▸ **What is expected**: From first line to last, retype the data exactly.

(Saved entries)
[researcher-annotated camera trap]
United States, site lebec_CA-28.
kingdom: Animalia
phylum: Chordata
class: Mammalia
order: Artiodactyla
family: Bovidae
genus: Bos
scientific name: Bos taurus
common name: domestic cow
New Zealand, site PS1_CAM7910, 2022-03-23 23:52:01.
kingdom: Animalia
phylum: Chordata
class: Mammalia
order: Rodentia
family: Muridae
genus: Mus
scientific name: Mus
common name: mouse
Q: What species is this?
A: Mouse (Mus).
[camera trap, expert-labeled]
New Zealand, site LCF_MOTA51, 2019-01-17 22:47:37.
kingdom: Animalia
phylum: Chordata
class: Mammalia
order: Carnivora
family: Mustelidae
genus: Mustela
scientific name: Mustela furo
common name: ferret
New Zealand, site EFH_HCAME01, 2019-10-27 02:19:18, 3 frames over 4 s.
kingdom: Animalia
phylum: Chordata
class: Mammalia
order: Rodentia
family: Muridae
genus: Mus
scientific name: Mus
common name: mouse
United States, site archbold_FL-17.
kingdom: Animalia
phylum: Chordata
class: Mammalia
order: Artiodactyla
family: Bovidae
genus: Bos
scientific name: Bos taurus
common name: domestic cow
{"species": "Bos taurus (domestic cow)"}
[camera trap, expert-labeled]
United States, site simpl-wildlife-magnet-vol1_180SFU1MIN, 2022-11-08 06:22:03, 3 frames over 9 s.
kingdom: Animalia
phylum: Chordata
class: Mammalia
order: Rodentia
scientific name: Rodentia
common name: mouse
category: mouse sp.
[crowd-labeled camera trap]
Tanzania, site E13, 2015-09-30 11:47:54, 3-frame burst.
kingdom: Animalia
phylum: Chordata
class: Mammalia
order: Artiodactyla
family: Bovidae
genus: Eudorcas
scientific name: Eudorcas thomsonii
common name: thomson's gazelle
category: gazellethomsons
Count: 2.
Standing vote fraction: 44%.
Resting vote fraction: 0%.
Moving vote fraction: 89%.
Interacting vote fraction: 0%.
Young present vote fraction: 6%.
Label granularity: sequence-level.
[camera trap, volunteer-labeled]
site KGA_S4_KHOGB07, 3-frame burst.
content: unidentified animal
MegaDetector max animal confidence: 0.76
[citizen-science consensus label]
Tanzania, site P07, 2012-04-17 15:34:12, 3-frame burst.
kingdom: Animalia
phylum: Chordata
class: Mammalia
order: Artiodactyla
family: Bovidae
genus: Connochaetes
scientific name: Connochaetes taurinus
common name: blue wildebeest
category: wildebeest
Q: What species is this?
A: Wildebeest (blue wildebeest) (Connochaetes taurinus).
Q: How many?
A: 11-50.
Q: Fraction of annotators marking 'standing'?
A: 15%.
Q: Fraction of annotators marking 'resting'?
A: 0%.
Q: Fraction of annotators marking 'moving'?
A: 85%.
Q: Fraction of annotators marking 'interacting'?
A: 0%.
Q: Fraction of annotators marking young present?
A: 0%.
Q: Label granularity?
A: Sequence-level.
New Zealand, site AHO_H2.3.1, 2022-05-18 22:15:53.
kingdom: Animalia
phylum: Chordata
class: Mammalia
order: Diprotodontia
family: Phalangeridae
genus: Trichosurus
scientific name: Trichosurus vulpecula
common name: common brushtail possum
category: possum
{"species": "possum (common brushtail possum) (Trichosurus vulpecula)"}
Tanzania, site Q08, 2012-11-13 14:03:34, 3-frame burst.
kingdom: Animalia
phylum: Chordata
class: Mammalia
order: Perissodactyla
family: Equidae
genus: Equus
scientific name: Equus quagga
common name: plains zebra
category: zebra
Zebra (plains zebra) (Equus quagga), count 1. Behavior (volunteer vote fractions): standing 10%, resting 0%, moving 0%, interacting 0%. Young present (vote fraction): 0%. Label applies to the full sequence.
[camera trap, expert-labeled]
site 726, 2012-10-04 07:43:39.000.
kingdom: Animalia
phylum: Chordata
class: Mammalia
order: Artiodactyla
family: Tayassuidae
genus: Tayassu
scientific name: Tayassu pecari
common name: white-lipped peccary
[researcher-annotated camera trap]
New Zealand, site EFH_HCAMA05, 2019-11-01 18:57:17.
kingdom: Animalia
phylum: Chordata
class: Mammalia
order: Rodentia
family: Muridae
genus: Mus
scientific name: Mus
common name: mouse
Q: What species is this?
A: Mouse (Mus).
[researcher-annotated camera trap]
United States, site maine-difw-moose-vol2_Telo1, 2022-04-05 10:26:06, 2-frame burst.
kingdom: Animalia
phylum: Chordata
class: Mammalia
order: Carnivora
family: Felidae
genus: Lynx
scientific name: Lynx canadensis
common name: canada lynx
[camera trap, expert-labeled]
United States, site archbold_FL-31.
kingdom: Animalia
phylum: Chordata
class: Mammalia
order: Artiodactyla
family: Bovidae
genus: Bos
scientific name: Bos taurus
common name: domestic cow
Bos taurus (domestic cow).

▸ **Task result**:
[researcher-annotated camera trap]
United States, site lebec_CA-28.
kingdom: Animalia
phylum: Chordata
class: Mammalia
order: Artiodactyla
family: Bovidae
genus: Bos
scientific name: Bos taurus
common name: domestic cow
New Zealand, site PS1_CAM7910, 2022-03-23 23:52:01.
kingdom: Animalia
phylum: Chordata
class: Mammalia
order: Rodentia
family: Muridae
genus: Mus
scientific name: Mus
common name: mouse
Q: What species is this?
A: Mouse (Mus).
[camera trap, expert-labeled]
New Zealand, site LCF_MOTA51, 2019-01-17 22:47:37.
kingdom: Animalia
phylum: Chordata
class: Mammalia
order: Carnivora
family: Mustelidae
genus: Mustela
scientific name: Mustela furo
common name: ferret
New Zealand, site EFH_HCAME01, 2019-10-27 02:19:18, 3 frames over 4 s.
kingdom: Animalia
phylum: Chordata
class: Mammalia
order: Rodentia
family: Muridae
genus: Mus
scientific name: Mus
common name: mouse
United States, site archbold_FL-17.
kingdom: Animalia
phylum: Chordata
class: Mammalia
order: Artiodactyla
family: Bovidae
genus: Bos
scientific name: Bos taurus
common name: domestic cow
{"species": "Bos taurus (domestic cow)"}
[camera trap, expert-labeled]
United States, site simpl-wildlife-magnet-vol1_180SFU1MIN, 2022-11-08 06:22:03, 3 frames over 9 s.
kingdom: Animalia
phylum: Chordata
class: Mammalia
order: Rodentia
scientific name: Rodentia
common name: mouse
category: mouse sp.
[crowd-labeled camera trap]
Tanzania, site E13, 2015-09-30 11:47:54, 3-frame burst.
kingdom: Animalia
phylum: Chordata
class: Mammalia
order: Artiodactyla
family: Bovidae
genus: Eudorcas
scientific name: Eudorcas thomsonii
common name: thomson's gazelle
category: gazellethomsons
Count: 2.
Standing vote fraction: 44%.
Resting vote fraction: 0%.
Moving vote fraction: 89%.
Interacting vote fraction: 0%.
Young present vote fraction: 6%.
Label granularity: sequence-level.
[camera trap, volunteer-labeled]
site KGA_S4_KHOGB07, 3-frame burst.
content: unidentified animal
MegaDetector max animal confidence: 0.76
[citizen-science consensus label]
Tanzania, site P07, 2012-04-17 15:34:12, 3-frame burst.
kingdom: Animalia
phylum: Chordata
class: Mammalia
order: Artiodactyla
family: Bovidae
genus: Connochaetes
scientific name: Connochaetes taurinus
common name: blue wildebeest
category: wildebeest
Q: What species is this?
A: Wildebeest (blue wildebeest) (Connochaetes taurinus).
Q: How many?
A: 11-50.
Q: Fraction of annotators marking 'standing'?
A: 15%.
Q: Fraction of annotators marking 'resting'?
A: 0%.
Q: Fraction of annotators marking 'moving'?
A: 85%.
Q: Fraction of annotators marking 'interacting'?
A: 0%.
Q: Fraction of annotators marking young present?
A: 0%.
Q: Label granularity?
A: Sequence-level.
New Zealand, site AHO_H2.3.1, 2022-05-18 22:15:53.
kingdom: Animalia
phylum: Chordata
class: Mammalia
order: Diprotodontia
family: Phalangeridae
genus: Trichosurus
scientific name: Trichosurus vulpecula
common name: common brushtail possum
category: possum
{"species": "possum (common brushtail possum) (Trichosurus vulpecula)"}
Tanzania, site Q08, 2012-11-13 14:03:34, 3-frame burst.
kingdom: Animalia
phylum: Chordata
class: Mammalia
order: Perissodactyla
family: Equidae
genus: Equus
scientific name: Equus quagga
common name: plains zebra
category: zebra
Zebra (plains zebra) (Equus quagga), count 1. Behavior (volunteer vote fractions): standing 10%, resting 0%, moving 0%, interacting 0%. Young present (vote fraction): 0%. Label applies to the full sequence.
[camera trap, expert-labeled]
site 726, 2012-10-04 07:43:39.000.
kingdom: Animalia
phylum: Chordata
class: Mammalia
order: Artiodactyla
family: Tayassuidae
genus: Tayassu
scientific name: Tayassu pecari
common name: white-lipped peccary
[researcher-annotated camera trap]
New Zealand, site EFH_HCAMA05, 2019-11-01 18:57:17.
kingdom: Animalia
phylum: Chordata
class: Mammalia
order: Rodentia
family: Muridae
genus: Mus
scientific name: Mus
common name: mouse
Q: What species is this?
A: Mouse (Mus).
[researcher-annotated camera trap]
United States, site maine-difw-moose-vol2_Telo1, 2022-04-05 10:26:06, 2-frame burst.
kingdom: Animalia
phylum: Chordata
class: Mammalia
order: Carnivora
family: Felidae
genus: Lynx
scientific name: Lynx canadensis
common name: canada lynx
[camera trap, expert-labeled]
United States, site archbold_FL-31.
kingdom: Animalia
phylum: Chordata
class: Mammalia
order: Artiodactyla
family: Bovidae
genus: Bos
scientific name: Bos taurus
common name: domestic cow
Bos taurus (domestic cow).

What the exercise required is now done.